━━━━━ Extract to read

Working with operators using Tensor Expression: Relay describes a computation as a set of operators, each of these operators cab be represented as TE which is domain-specific.

Writing and Scheduling Vector Addition in TE for CPU:

In [1]:
%%shell
pip install apache-tvm --pre





In [2]:
import tvm
import tvm.testing
from tvm import te
import numpy as np

In [3]:
tgt = tvm.target.Target(target="llvm", host="llvm")

In [4]:
n = te.var("n") #Defining symbolic variable - represents the dim of tensir
A = te.placeholder((n,), name="A") #represents an input tensor, defines the shape(here 1D with n elements each)
B = te.placeholder((n,), name="B")
C = te.compute(A.shape, lambda i: A[i] + B[i], name="C")
#te.compute - creates a computational graph describing how the addition should be performed when the computation is executed.
#shape of result tensor, computation rule

In [5]:
s = te.create_schedule(C.op) # creating a default schedule, a schedule defines the computational stategy - how a TE should be executed on hardware.

In [6]:
fadd = tvm.build(s, [A, B, C], tgt, name="myadd") #compiles a TE and its schedule into executable code input(schedule,TE,target,name of func)

In [7]:
# creates a TVM device object, specifies the type of device, 0 - specifies device index, first available CPU
dev = tvm.device(tgt.kind.name, 0)

━━━━━━━━━━
━━━━━ Information shown

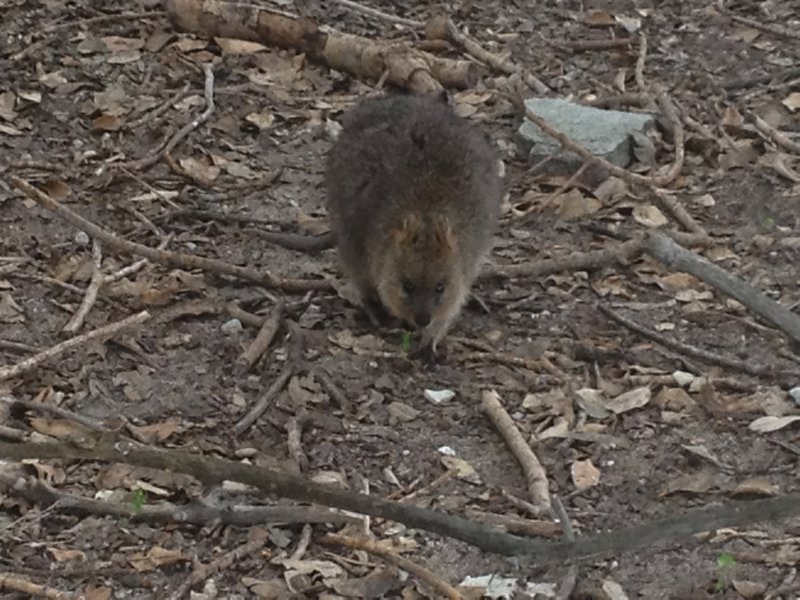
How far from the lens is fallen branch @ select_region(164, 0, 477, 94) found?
8375 mm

━━━━━━━━━━

Given instruction 1
Copy the part of the TVM vector addition notebook starting with "#shape of result" and going on through "dev = tvm.device(tgt.kind.name, 0)".
Given instruction 2
In the TVM vector addition notebook, what name is given to the function that tvm.build compiles?
Given instruction 3
Continue the TVM vector addition notebook from the point where it stops.
The lines above are separate material and are not part of the TVM vector addition notebook.

Reply 1
#shape of result tensor, computation rule

In [5]:
s = te.create_schedule(C.op) # creating a default schedule, a schedule defines the computational stategy - how a TE should be executed on hardware.

In [6]:
fadd = tvm.build(s, [A, B, C], tgt, name="myadd") #compiles a TE and its schedule into executable code input(schedule,TE,target,name of func)

In [7]:
# creates a TVM device object, specifies the type of device, 0 - specifies device index, first available CPU
dev = tvm.device(tgt.kind.name, 0)

Reply 2
myadd

Reply 3
n = 1024
#a,b,c are initialied. Created on specified device (dev) ensuring they are accessible for the computation to be run on the CPU.
a = tvm.nd.array(np.random.uniform(size=n).astype(A.dtype), dev)# arrays are converted to TVM NDArrays and allocated on the device
b = tvm.nd.array(np.random.uniform(size=n).astype(B.dtype), dev)# generates random floating_point numbers btw 0 & 1 of length 1024
c = tvm.nd.array(np.zeros(n, dtype=C.dtype), dev)
fadd(a, b, c)
#compares the elements of TVM computation result (c.numpy) with numpy reference computation
tvm.testing.assert_allclose(c.numpy(), a.numpy() + b.numpy())

In [8]:
#Timing the numpy implementation
import timeit

np_repeat = 100
np_running_time = timeit.timeit(
    setup="import numpy\n"
    "n = 32768\n"
    'dtype = "float32"\n'
    "a = numpy.random.rand(n, 1).astype(dtype)\n"
    "b = numpy.random.rand(n, 1).astype(dtype)\n",
    stmt="answer = a + b",
    number=np_repeat,
)
print("Numpy running time: %f" % (np_running_time / np_repeat))

#Evaluating the TVM implementation
def evaluate_addition(func, target, optimization, log):
    dev = tvm.device(target.kind.name, 0)
    n = 32768
    a = tvm.nd.array(np.random.uniform(size=n).astype(A.dtype), dev)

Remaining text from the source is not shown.